[SOURCE EXTRACT]
◇ ◇ ◇
The Best Vegan Layer Cake for Any Occasion

Learn how to achieve the perfect Vegan Layer Cake with this easy recipe! Moist, fluffy, and beautifully decorated—no dairy needed!
Prep Time 20 minutes
Cook Time 30 minutes
Total Time 50 minutes
Course Dessert
Servings 8 servings

Ingredients
  

Dry ingredients

  • 2 ½ cups all-purpose flour
  • 1 ¾ cups granulated sugar (use organic or certified vegan sugar)
  • 1 ½ teaspoons baking soda
  • ½ teaspoon salt

Wet ingredients

  • 1 ½ cups unsweetened vanilla almond milk
  • ⅔ cup vegetable oil
  • 1 tablespoon alcohol-free vanilla flavoring
  • 1 ½ teaspoons alcohol-free almond flavoring
  • 1 tablespoon white vinegar

For the frosting

  • 1 cup vegetable shortening
  • 4 cups powdered sugar
  • 1 tablespoon alcohol-free vanilla flavoring
  • 1 teaspoon alcohol-free almond flavoring
  • 1-2 tablespoons unsweetened vanilla almond milk (adjust for texture)

Decorations

  • Vegan sprinkles

Instructions
 

  • Grab a big bowl and toss in your flour, sugar, baking soda, and salt. Use a whisk and give everything a good mix. I like to think of this as waking up the dry ingredients and telling them it’s time to party!
  • Now let’s bring in the wet crew. Pour in the almond milk and oil, then add that lovely alcohol-free vanilla flavoring and the almond flavoring. Mix, mix, mix until your batter looks smooth and there are no flour clumps hanging around. Seriously, don’t leave those sneaky lumps behind.
  • Here comes the secret weapon, vinegar! This is what makes the cake rise and get all fluffy. Add the vinegar last and gently stir it in. You’ll see some bubbles popping up, and that’s our little science magic happening right there.
  • Grab three six-inch cake pans and spray them with nonstick spray. Pop in parchment rounds at the bottom. I know cutting those circles is kinda annoying, but trust me, it’s worth it. Pour the batter evenly into the pans. I usually eyeball it, but if you want to be fancy, you can weigh them to make sure they’re even.
  • Bake the cakes in a preheated oven at 350°F, that’s about 175°C, for 30 minutes. The waiting is the hardest part, right? Once they’re done, let them cool completely. You can level the tops if you want that super neat layered look, but honestly, they bake pretty flat already so no pressure.
◇ ◇ ◇
[DATASET EXCERPT]
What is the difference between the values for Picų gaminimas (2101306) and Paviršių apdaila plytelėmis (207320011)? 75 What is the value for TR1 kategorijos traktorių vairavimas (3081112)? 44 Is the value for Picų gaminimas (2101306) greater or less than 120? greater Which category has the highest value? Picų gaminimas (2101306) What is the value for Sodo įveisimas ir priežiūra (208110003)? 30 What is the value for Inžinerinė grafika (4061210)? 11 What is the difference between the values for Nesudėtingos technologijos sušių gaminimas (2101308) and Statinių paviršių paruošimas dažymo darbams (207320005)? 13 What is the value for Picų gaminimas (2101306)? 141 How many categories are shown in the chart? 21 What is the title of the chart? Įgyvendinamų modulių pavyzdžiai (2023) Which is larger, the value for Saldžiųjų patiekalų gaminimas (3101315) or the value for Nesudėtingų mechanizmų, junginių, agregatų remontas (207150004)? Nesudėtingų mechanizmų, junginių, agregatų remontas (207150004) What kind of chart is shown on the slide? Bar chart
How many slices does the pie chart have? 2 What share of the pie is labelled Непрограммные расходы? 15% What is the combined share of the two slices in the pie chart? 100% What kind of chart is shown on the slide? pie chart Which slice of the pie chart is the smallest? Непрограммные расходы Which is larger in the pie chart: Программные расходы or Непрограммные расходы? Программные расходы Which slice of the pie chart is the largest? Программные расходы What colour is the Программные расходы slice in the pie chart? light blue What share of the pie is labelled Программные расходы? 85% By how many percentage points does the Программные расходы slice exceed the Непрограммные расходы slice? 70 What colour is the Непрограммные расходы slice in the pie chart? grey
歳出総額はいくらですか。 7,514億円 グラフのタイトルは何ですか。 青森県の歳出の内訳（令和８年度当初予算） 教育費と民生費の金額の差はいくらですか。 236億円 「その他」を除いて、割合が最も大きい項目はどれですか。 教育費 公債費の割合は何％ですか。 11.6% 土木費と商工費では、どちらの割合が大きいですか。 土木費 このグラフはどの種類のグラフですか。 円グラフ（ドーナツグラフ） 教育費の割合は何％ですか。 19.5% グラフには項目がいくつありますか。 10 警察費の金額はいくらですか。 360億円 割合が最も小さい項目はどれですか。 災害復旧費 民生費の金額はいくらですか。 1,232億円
◇ ◇ ◇
[TASK TO CARRY OUT]
Pull out the passage of the vegan layer cake recipe starting at "Decorations" and ending at "time to party!", copying it word for word.

[RESPONSE TO THIS TASK]
Decorations

  • Vegan sprinkles

Instructions
 

  • Grab a big bowl and toss in your flour, sugar, baking soda, and salt. Use a whisk and give everything a good mix. I like to think of this as waking up the dry ingredients and telling them it’s time to party!